Per Lazarus e Weiner nell’esperienza emozionale le valutazioni cognitivamente orientate e le attribuzioni di significato sono fondamentali. C’è sempre un’interpretazione e una attribuzione di significato alla base di una emozione.
Lazarus, come affermava già Magda Arnold, sostiene che le esperienze emotive sono il risultato finale di un’operazione di pensiero, ossia di una valutazione cognitiva del significato attribuito ad eventi che sarebbero alla base della nostra condizione contingente di benessere o malessere.
Lazarus sostiene che l’ipotesi di Zajonc si fondi su un’errata interpretazione del concetto di “processo cognitivo”. Questo infatti è stato equiparato al pensiero intenzionale, razionale e consapevole. Lazarus invece quando parla di processo cognitivo come condizione necessaria e sufficiente affinché ci sia un’emozione, non si riferisce ad un “pensiero intenzionale, razionale e consapevole”. Prima di esperire una emozione noi valutiamo gli eventi rapidamente e inconsciamente, costruendo i nostri pensieri su informazioni minime, spesso partendo addirittura da premesse irrazionali. Le valutazioni cognitive formatesi rapidamente e che inducono una risposta emotiva istantanea sono definite “processi cognitivi caldi” e sono anticipatori dell’emozione (ad esempio “Quel cane sta per mordermi”). Ci sono poi altri processi cognitivi, più lenti e che non producono nessuna emozione e sono chiamati “processi cognitivi freddi” (ad esempio “Quel cane ha un pelo molto bello”).
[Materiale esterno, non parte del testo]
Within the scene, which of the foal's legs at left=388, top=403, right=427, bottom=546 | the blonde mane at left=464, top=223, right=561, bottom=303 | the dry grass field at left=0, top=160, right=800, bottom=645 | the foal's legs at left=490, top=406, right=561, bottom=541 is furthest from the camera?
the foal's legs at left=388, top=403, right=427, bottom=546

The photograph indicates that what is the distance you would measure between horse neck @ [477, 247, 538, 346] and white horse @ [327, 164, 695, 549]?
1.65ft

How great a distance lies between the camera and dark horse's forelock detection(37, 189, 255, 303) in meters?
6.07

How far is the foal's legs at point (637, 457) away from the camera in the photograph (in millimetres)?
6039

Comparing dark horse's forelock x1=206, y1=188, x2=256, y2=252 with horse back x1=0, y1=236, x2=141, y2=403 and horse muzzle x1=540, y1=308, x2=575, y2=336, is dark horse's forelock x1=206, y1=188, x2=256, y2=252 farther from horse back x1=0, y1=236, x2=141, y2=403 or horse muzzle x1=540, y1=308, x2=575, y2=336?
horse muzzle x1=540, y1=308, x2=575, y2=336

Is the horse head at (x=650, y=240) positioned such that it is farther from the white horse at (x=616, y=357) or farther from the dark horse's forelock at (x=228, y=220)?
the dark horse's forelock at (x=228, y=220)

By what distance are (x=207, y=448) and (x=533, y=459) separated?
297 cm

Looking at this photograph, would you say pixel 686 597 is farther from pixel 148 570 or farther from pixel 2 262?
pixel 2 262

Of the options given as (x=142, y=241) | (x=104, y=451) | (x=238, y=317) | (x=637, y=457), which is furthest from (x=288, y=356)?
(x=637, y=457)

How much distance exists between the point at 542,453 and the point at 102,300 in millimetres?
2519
Secondo Lazarus sono processi cognitivi caldi a precedere sempre le emozioni.
Lazarus e Zajonc hanno continuato la loro querelle sulle pagine dell’American Psychologist per un po’. Zajonc, ribadendo la tesi che le sensazioni appaiono prima ed indipendentemente dai processi di valutazione cognitiva, aggiungeva che la spiegazione di Lazarus è tautologica: l’emozione è già definita nelle premesse come lo stato psicologico derivante da un processo di valutazione cognitiva. Per dimostrare l’ipotesi secondo cui il pensiero è sempre precursore di una emozione Lazarus è costretto ad ammettere la possibilità di misurare i processi cognitivi indipendentemente dalle emozioni.[i] Lazarus, dal canto suo, ritiene che un’affermazione del tipo “Mi piace questa poesia” sia un processo cognitivo freddo e pertanto non può essere considerato precursore di una sensazione. Affinché si abbia un processo cognitivo caldo, ovvero emotivo, lo stimolo dovrà essere più significativo per la persona: le emozioni autentiche dovranno essere generate da oggetti, eventi o persone che potenzialmente possono portarci un vantaggio (piacere) o un danno (dispiacere).
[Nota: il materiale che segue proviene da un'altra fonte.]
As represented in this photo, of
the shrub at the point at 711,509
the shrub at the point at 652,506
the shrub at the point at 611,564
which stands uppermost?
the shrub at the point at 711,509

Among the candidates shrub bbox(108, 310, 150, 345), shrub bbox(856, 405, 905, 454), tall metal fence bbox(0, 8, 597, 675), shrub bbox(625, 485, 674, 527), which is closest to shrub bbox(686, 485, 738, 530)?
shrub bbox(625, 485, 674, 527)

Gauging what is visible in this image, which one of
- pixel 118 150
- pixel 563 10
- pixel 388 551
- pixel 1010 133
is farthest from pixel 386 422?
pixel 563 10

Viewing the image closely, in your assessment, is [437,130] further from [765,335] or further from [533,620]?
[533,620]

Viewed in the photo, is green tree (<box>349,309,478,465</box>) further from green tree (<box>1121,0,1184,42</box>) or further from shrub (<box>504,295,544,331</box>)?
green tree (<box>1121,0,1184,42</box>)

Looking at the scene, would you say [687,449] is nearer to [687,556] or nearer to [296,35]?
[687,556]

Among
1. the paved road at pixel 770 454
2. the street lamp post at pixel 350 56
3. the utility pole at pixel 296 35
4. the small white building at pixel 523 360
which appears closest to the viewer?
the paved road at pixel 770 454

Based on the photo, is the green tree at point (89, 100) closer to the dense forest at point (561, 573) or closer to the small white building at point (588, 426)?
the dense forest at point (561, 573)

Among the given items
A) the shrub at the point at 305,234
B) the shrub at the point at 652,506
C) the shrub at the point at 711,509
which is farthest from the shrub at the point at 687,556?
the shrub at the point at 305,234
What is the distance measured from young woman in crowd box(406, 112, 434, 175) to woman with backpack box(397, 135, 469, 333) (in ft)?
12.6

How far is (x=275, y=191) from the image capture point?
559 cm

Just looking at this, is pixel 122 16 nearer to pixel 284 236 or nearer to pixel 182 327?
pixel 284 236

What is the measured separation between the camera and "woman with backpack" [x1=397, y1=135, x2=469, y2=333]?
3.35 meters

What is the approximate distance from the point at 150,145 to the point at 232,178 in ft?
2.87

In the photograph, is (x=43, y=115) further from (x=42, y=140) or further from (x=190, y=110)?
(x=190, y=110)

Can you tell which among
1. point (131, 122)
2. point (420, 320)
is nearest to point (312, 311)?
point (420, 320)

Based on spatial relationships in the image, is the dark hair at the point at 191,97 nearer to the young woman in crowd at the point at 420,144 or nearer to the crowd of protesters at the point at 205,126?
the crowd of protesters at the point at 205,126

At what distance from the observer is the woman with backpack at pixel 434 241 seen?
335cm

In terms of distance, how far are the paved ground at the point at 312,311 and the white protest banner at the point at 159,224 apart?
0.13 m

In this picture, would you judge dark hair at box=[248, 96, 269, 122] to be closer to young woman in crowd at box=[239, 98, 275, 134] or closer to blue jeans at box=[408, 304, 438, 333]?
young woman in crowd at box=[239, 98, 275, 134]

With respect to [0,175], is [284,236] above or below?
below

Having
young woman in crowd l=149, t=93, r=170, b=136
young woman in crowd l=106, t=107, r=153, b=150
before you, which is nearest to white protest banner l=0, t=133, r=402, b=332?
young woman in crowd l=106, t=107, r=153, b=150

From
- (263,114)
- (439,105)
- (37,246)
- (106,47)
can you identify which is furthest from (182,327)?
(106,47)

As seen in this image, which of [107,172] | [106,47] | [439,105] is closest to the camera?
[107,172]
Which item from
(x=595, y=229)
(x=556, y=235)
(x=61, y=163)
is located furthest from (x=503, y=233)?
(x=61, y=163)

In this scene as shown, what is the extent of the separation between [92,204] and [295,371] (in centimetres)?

Da un lato, Zajonc ha ragione quando definisce la teoria di Lazarus vera per definizione ovvero non può essere ritenuta falsa con un metodo scientifico. D’altra parte Lazarus ha ragione quando dice che asserendo che una melodia è gradevole non siamo di fronte a una vera e propria emozione. Le sensazioni che emergono a partire dalla domanda “Mi piace questa canzone?” sono di tutt’altra natura rispetto a quelle che accompagnano una domanda del genere “Affronterei la morte per i miei cari?”.
Tuttavia gli esperimenti di Wilson a cui abbiamo accento prima, pongono l’accento
su alcuni problemi rilevanti nella misurazione delle valutazioni cognitive.
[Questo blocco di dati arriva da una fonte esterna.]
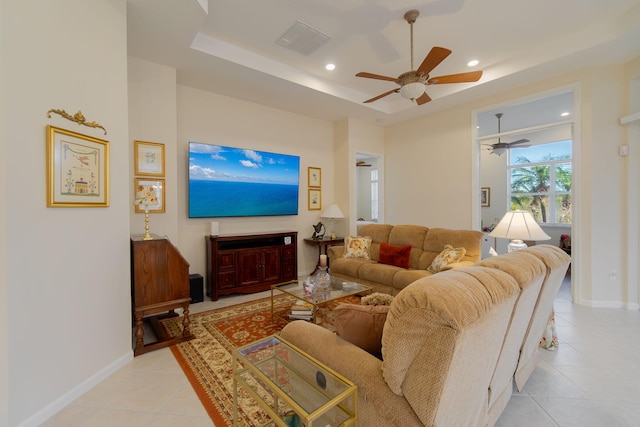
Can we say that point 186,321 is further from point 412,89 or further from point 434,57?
point 434,57

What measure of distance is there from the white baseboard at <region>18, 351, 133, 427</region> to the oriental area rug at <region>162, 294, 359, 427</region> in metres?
0.39

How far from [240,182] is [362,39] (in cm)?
254

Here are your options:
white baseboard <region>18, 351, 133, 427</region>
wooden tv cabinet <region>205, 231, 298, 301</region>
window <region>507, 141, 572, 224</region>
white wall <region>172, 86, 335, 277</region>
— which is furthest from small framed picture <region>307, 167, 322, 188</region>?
window <region>507, 141, 572, 224</region>

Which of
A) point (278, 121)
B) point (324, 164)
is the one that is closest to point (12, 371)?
point (278, 121)

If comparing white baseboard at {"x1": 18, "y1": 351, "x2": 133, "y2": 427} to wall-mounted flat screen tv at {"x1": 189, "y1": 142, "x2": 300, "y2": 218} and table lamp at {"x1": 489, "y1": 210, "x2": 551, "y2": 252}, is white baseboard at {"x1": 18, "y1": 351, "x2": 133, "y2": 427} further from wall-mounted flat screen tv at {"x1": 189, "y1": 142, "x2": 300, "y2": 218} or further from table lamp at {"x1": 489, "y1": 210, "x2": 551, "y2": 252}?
table lamp at {"x1": 489, "y1": 210, "x2": 551, "y2": 252}

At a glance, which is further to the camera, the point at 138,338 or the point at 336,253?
the point at 336,253

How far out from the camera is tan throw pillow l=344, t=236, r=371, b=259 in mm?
4242

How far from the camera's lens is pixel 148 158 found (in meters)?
3.27

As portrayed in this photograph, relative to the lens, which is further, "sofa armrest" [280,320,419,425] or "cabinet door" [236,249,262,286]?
"cabinet door" [236,249,262,286]

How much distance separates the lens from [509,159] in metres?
6.88

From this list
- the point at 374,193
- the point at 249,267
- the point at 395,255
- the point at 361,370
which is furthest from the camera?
the point at 374,193

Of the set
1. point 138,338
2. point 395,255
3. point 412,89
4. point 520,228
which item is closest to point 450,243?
point 395,255

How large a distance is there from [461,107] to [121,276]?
17.1 feet

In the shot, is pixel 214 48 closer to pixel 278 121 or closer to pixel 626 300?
pixel 278 121
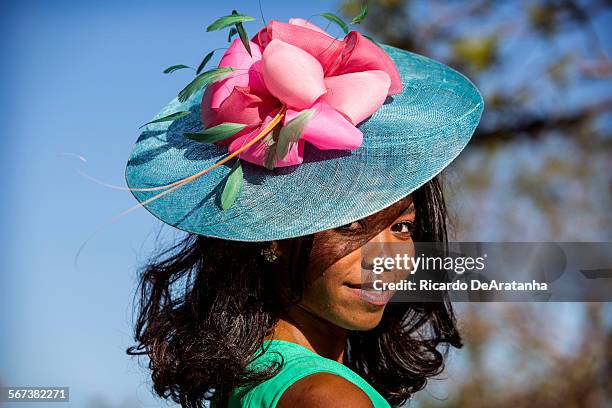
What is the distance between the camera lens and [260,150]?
1499 millimetres

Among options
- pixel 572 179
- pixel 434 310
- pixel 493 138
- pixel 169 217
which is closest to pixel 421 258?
pixel 434 310

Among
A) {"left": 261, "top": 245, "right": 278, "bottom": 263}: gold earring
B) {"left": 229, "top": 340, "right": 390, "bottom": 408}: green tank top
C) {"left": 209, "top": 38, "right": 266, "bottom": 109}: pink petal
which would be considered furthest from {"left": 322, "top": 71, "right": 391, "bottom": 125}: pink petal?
{"left": 229, "top": 340, "right": 390, "bottom": 408}: green tank top

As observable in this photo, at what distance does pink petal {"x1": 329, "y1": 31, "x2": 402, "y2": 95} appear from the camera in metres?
1.58

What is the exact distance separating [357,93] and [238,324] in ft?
1.38

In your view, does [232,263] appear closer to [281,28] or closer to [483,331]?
[281,28]

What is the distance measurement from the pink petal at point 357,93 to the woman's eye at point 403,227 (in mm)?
187

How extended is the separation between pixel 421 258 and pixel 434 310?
20 cm

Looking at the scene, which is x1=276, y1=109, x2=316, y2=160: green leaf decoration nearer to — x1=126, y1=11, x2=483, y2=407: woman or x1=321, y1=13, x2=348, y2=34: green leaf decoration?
x1=126, y1=11, x2=483, y2=407: woman

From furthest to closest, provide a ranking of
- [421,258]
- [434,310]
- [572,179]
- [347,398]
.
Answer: [572,179], [434,310], [421,258], [347,398]

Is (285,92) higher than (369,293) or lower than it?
higher

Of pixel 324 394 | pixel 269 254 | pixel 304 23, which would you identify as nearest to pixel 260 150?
pixel 269 254

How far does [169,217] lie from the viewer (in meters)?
1.53

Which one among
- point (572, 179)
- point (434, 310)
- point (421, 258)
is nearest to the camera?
point (421, 258)

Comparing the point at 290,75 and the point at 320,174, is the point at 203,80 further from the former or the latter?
the point at 320,174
Anche se i partecipanti non erano in grado di dire con certezza quali musiche
avessero ascoltato, quando ne preferivano alcune, si comportavano come
se le ricordassero. Wilson poneva la questione se, in realtà, essi
avessero riconosciuto quei brani in maniera inconsapevole. Infatti sembra che i
soggetti fossero in grado di dimostrare inconsciamente di averne conservato il
ricordo attraverso la preferenza espressa per essi. A livello cosciente,
invece, non riuscivano a dimostrare di ricordarli, perché non erano capaci di
fornire una descrizione cognitiva del riconoscimento. Ciò sembra indicare una
mancanza di valutazione cognitiva oppure che quest’ultima esiste ma inconsapevolmente?
[i] Wilson (vedi nota 15) infatti, quando ha misurato i processi cognitivi, verificando se sia possibile o meno riconoscere quegli oggetti per i quali si afferma di provare attrazione, è emerso che in realtà ciò non si verificava.